Biotech-Unternehmen Liponova
Claudia Ulbrich – nicht zu stoppen

Claudia Ulbrich lässt sich nicht aufhalten. Nicht von einer Behörde, die das von ihrem Team entwickelte Medikament gegen eine bislang kaum therapierbare Krebsvariante unerwartet ausbremst. Nicht von einem Kooperationspartner aus der Pharmaindustrie, der unerwartet abspringt. Und auch nicht von der Börse.

FRANKFURT. Heute werden erstmals die Aktien ihres Biotechnologieunternehmens Liponova aus Hannover gehandelt.
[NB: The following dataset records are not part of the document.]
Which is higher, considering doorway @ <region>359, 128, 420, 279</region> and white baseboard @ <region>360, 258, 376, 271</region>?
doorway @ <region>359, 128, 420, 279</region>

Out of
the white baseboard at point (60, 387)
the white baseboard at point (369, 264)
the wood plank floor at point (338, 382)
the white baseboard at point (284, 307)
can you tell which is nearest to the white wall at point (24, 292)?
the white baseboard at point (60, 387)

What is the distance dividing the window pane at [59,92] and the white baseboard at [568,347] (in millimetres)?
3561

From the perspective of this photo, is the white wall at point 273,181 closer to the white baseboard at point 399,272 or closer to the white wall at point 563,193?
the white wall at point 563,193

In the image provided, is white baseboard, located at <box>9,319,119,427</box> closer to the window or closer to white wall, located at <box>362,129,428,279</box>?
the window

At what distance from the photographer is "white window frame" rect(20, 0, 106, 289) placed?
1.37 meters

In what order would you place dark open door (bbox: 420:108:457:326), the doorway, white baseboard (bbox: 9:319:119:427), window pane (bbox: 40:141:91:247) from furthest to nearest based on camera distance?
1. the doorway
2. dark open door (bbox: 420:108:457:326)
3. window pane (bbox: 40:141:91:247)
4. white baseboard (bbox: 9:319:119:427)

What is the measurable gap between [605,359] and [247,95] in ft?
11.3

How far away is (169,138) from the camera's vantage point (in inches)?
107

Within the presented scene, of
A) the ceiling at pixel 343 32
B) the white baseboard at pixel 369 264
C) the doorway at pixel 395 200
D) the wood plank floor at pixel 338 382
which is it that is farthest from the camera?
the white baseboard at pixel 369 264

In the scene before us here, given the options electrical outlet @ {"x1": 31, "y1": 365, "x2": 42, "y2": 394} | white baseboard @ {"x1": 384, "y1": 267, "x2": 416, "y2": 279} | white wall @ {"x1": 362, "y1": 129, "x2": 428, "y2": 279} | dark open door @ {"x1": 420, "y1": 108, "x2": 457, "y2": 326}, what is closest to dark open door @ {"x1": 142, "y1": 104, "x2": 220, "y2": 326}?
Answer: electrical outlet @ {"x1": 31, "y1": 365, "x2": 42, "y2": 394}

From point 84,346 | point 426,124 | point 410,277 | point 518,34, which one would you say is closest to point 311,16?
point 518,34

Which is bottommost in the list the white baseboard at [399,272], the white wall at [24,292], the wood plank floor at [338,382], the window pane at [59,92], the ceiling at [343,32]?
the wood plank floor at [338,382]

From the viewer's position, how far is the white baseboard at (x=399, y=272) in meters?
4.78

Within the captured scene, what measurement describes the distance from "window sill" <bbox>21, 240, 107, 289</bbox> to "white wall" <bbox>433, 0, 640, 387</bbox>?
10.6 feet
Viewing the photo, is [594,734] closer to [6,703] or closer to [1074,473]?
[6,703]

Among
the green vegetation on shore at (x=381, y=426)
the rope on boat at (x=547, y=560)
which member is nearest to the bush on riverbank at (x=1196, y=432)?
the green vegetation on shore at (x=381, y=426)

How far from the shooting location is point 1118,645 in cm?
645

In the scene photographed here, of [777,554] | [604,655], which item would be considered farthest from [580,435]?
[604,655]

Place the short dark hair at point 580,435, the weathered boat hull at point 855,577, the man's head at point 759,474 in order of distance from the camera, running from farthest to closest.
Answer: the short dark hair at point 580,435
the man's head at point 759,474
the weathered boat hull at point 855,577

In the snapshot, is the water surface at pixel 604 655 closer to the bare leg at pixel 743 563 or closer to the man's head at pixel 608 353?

Kein Traumstart: Vergleichsweise wenig Papiere werden zu 30 Euro zugeteilt – Ulbrich und ihre Berater hatten auf bis zu 33 Euro gehofft.

So spielt die Emission gerade mal sieben Millionen Euro ein – das ist in der teuren Entwicklung neuer Medikamente kaum mehr als ein warmer Händedruck. „Als börsennotiertes Unternehmen ist unsere Verhandlungsposition mit einem potenziellen Partnerunternehmen besser“, sagt die 40-jährige Medizinerin.

Wenigstens das. Denn Liponova braucht dringend einen finanzstarken Partner. Der Emissionserlös deckt nicht mal einen Bruchteil der Kosten für die internationale Studie, die die europäische Zulassungsbehörde für das Krebsmittel verlangt, an dem Ulbrich seit fast einem Jahrzehnt forscht. Zudem wird einer der Risikokapitalgeber nach dem Ablauf der Haltefrist wohl aussteigen. Ulbrich wird sich der Situation zu stellen wissen. Auch der nicht gerade diplomatisch kommunizierte Ausstieg des Medikamenteherstellers Stada vergangenes Jahr warf sie nicht aus der Bahn. Die gebürtige Nordhessin ist eine Ausnahmeerscheinung in der deutschen Biotechnologiebranche: Forscherinnen gibt es viele – doch nur wenige wagen den Schritt in die Selbstständigkeit.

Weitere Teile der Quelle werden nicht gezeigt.